Папа и все римское духовенство совершили торжественно отпевание усопшего. Мефо-дий желал по завещанию матери перенести на родину тело любимого брата, но римское духовенство умоляло папу не допустить этого, и блаженный Кирилл был похоронен в церкви святого Климента, близ обретенных им мощей. Множество духовенства и народа сопровождало прах великого учителя славян до места его упокоения. Его мощи и поныне находятся в Риме, в древней церкви святого Климента.
Уже почти два года славяне были лишены своих учителей. Князь Коцел отправил в Рим послов, чтобы просить папу отпустить Мефодия. Адриан II отвечал: «Не тебе одному, но и всем тем славянским странам посылаю учителя от Бога и от святого апостола Петра».
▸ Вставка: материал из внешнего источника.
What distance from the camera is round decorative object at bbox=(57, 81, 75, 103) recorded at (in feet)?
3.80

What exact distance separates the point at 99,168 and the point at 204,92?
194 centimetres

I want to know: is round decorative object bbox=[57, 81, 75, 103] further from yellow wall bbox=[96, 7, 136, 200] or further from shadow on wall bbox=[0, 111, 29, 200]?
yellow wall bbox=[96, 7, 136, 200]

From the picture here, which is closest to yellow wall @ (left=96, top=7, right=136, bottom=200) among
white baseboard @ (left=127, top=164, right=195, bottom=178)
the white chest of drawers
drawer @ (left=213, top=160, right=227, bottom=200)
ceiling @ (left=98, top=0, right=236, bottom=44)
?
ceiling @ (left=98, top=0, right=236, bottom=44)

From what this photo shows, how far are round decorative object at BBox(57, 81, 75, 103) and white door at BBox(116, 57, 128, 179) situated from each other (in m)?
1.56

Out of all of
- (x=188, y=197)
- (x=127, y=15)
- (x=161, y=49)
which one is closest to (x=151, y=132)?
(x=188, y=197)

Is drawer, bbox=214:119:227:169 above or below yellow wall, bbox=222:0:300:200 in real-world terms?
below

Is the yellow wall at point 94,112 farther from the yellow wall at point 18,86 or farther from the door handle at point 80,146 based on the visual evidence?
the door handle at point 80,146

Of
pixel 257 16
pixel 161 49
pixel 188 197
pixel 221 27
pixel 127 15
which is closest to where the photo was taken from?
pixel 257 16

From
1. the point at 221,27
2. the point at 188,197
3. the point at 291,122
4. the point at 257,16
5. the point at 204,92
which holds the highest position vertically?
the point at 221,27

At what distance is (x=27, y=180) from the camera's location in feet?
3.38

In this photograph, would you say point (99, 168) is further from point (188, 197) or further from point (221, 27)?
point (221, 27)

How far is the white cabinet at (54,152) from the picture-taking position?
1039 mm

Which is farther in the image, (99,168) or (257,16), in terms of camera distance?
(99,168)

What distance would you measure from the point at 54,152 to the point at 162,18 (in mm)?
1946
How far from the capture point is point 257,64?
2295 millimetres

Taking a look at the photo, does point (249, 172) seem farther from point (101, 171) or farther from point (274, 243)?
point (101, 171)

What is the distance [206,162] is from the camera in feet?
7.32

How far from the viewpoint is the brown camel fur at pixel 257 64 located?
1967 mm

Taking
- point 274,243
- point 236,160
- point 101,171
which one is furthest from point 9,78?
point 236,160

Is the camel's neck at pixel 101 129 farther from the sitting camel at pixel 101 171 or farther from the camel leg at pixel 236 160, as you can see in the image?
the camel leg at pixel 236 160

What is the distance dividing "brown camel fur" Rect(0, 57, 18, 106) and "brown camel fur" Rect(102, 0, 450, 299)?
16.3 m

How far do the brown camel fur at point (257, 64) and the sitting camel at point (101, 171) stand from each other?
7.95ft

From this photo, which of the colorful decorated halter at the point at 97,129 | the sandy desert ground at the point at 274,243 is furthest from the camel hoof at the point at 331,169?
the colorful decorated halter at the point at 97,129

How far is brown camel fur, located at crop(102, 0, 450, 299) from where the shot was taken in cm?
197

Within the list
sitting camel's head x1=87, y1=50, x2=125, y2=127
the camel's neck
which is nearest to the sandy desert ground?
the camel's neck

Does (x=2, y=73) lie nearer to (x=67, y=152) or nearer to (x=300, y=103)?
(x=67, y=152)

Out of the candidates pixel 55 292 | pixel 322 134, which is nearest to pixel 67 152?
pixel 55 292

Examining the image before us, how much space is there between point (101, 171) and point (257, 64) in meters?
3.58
Папе очень хотелось, чтобы обращение славян шло как бы от него, от Рима, а не от Греции. Отпуская Мефодия, Адриан писал к славянским князьям: «С радостью узнали мы, что Господь внушил вам, что не одной верой, но и добрыми делами следует служить Ему, ибо вера без дел мертва. Вы просили себе учителей, и император греческий, предупредив нас, послал к вам блаженного Константина Философа с братом. Теперь мы посылаем к вам обратно сына нашего Мефодия как мужа совершенного в разуме и правоверии, чтобы он учил вас при помощи церковных книг, переведенных, с Божией благодатью, на ваш язык Константином Философом. Если и кто другой возможет достойно и правоверно переложить священные книги на язык ваш, дабы вы удобнее могли познать заповеди Божий, то да будет сие свято и благословенно Богом и нами, и всей Кафолической Апостольской Церковью. Да сбудется слово Писания: Яко восхвалят Бога ecu языцы, и еще: Вен возглаголют языки различные величие Божие, якоже даст им Дух Святой отвегцавати. А если кто дерзнет отвращать вас от истины и осуждать книги и язык ваш, такого считайте лжеучителем». Однако папа требовал, чтобы при богослужении Евангелие читалось вначале по-латыни, а уже потом по-славянски, грозя церковным отлучением за нарушение этого повеления. Это могло предвещать будущие гонения. Мефодий был посвящен в епископы Паннонии.
Мефодий свято исполнил последнюю мольбу брата; вся его жизнь, все труды были отданы славянам. Он обучал юношей, трудился над переводом священных книг, назначал священников из славян, заботясь пуще всего о том, чтобы церковные службы были понятны народу, и народ радовался, слушая слово Божие на родном языке; латинская служба, латинские священники были совсем оставлены. Но тем сильнее закипела злоба врагов Мефодия, особенно зальцбургского епископа, который до прибытия славянских учителей считал весь тот край своим достоянием и видел, что теперь с каждым днем уменьшается его влияние. Вскоре немецкие епископы приобрели силу и воспользовались ей.
Ростислав упорно отстаивал независимость Велико-Моравского княжества от немецкого императора, который всячески домогался преобладания над ним. Долго попытки императора оставались тщетными: соседние славяне, сербы и чехи помогали Ростиславу, но измена низложила его. Его племянник, Святополк, князь Нитры, вступил в тайный союз с немцами и выдал им Ростислава, которого немецкий император велел ослепить и заключить в монастырь на всю жизнь. Немцы стали господствовать в славянской земле; немецкие епископы призвали Мефодия к суду и грозили ему смертью. Мефодий с твердостью отстаивал свое право распространять слово Божие. «Но, впрочем, — говорил он, — творите вашу волю на мне; я не лучше многих, которые, говоря правду, претерпели мученическую смерть». Епископы достигли того, что Мефодий был заточен в Швабии.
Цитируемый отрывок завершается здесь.